Donald Trump's defence chief believes Islamic State leader Abu Bakr al-Baghdadi is still alive - despite recent reports he is dead.

Russia's military claimed to have killed the jihadist during an airstrike in May , after targeting a meeting of top IS commanders in Raqqa, Syria.

Earlier this month, just days after the liberation of Mosul, the group's de facto capital in Iraq, a monitoring group said it had "confirmed information" al-Baghdadi was dead.

But US defence secretary General James Mattis said on Friday: "I think Baghdadi's alive... and I'll believe otherwise when we know we've killed him.

"We are going after him but we assume he is alive."

His belief was supported by America's counter-terror chief Nicholas Rasmussen.

"I've seen nothing that would lead me to believe that the leader of ISIS (Islamic State) has been removed from the battlefield," said the director of the US National Counter Terrorism Center.

"We know a good bit. We just don't have information that would confirm his death and demise."

The US army's General Raymond Thomas, the head of special operations, admitted the country's military has come "particularly close" to getting al-Baghdadi in the past but he had slipped away.

He blamed a media leak for ruining at least one promising lead.

The Russian claim, made in June, could not be confirmed by the US at the time, with America's military leading international efforts to defeat IS in Syria and Iraq.

The US again couldn't confirm the recent announcement by the UK-based Syrian Observatory for Human Rights it had verification of al-Baghdadi's death.
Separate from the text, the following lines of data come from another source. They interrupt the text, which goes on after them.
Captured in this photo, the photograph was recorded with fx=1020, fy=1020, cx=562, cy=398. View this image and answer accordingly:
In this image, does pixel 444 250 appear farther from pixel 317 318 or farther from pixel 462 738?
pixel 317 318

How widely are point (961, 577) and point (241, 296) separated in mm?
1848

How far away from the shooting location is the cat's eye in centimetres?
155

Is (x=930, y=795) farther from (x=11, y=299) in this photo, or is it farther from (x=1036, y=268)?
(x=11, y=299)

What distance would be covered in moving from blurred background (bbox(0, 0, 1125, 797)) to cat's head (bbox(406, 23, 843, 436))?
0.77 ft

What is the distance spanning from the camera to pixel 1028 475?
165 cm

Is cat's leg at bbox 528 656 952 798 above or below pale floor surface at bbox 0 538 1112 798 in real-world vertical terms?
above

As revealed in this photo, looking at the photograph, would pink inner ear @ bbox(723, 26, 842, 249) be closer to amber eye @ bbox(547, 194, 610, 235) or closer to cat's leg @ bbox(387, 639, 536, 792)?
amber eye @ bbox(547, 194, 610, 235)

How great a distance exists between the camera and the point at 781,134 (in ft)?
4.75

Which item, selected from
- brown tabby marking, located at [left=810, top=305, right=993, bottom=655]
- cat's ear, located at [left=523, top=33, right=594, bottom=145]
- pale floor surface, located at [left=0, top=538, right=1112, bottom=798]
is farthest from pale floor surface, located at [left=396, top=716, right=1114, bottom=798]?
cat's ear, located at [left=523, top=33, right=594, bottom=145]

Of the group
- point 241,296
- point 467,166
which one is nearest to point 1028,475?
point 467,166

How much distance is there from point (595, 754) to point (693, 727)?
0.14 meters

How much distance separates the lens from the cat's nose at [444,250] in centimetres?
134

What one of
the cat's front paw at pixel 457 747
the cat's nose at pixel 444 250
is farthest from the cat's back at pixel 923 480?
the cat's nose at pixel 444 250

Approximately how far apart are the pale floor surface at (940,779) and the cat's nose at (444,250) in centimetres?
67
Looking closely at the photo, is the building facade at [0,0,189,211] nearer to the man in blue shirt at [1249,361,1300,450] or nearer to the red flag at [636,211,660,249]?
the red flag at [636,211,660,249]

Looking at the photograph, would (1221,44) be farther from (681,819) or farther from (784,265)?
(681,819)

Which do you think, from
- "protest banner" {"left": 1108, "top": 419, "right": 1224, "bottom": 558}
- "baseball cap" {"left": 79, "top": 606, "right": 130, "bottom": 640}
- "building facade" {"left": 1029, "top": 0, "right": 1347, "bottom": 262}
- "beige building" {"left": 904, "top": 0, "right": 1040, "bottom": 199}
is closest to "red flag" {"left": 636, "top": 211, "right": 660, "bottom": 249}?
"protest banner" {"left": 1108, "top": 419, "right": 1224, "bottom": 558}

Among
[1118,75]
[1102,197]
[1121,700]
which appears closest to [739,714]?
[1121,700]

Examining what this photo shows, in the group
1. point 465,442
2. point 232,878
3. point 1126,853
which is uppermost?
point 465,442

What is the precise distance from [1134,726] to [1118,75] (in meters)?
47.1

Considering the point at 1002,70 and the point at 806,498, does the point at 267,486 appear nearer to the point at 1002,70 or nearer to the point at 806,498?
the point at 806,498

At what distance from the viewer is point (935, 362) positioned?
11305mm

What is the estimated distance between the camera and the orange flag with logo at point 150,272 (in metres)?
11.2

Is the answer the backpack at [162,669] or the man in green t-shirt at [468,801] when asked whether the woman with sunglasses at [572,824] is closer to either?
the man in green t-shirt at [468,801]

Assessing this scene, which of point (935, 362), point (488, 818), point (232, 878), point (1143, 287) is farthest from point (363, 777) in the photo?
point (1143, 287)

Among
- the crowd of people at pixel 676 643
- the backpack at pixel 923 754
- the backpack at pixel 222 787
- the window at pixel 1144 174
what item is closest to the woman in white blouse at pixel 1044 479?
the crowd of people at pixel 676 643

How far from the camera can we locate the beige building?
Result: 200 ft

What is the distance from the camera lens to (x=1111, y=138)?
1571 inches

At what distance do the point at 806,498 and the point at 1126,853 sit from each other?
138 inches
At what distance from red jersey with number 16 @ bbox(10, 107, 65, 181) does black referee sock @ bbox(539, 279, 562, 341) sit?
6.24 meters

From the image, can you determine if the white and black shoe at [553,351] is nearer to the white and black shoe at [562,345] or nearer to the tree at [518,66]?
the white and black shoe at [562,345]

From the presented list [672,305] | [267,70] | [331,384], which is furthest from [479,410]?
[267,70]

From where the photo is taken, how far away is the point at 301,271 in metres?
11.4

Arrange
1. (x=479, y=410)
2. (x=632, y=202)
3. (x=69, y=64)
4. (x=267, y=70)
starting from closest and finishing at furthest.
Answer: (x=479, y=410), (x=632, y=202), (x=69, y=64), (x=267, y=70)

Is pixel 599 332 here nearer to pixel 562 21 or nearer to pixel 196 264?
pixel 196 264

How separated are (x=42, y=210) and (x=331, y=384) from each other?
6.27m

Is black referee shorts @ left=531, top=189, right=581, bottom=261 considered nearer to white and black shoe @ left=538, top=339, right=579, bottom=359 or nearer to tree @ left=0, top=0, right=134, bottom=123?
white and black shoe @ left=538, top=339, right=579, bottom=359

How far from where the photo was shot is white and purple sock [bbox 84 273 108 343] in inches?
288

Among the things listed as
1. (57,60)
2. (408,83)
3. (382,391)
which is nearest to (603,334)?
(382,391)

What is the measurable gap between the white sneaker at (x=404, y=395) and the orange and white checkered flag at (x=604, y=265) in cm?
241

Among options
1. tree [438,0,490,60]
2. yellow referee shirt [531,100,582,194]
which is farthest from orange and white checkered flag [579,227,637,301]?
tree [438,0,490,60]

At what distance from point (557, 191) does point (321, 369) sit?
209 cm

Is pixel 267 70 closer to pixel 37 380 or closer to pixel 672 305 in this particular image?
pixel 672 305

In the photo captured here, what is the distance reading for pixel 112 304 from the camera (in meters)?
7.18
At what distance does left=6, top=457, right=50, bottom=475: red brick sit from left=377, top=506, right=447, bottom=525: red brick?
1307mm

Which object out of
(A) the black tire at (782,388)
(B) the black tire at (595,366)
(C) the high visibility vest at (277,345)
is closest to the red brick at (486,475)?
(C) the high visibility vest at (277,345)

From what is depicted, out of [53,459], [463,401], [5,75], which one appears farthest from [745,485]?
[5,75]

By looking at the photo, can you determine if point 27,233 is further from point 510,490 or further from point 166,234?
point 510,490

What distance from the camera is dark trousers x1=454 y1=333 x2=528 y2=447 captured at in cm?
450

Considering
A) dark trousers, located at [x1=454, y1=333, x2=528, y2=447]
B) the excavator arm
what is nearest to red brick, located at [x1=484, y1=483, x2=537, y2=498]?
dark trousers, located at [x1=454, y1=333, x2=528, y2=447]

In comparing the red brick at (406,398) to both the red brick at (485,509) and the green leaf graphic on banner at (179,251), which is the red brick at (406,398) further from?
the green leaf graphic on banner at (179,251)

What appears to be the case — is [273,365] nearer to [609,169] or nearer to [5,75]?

Having lost control of Mosul, where al-Baghdadi declared the so-called IS caliphate in 2014, the group are also under pressure in Raqqa, following the entrance of Western-backed forces into the city.

The US government are offering up to $25m (£19m) for information leading to al-Baghdadi's location, arrest, or conviction.

He is believed to have been born in Iraq, where he was detained by US-led coalition forces in 2004 but released after being viewed as not a high-level threat.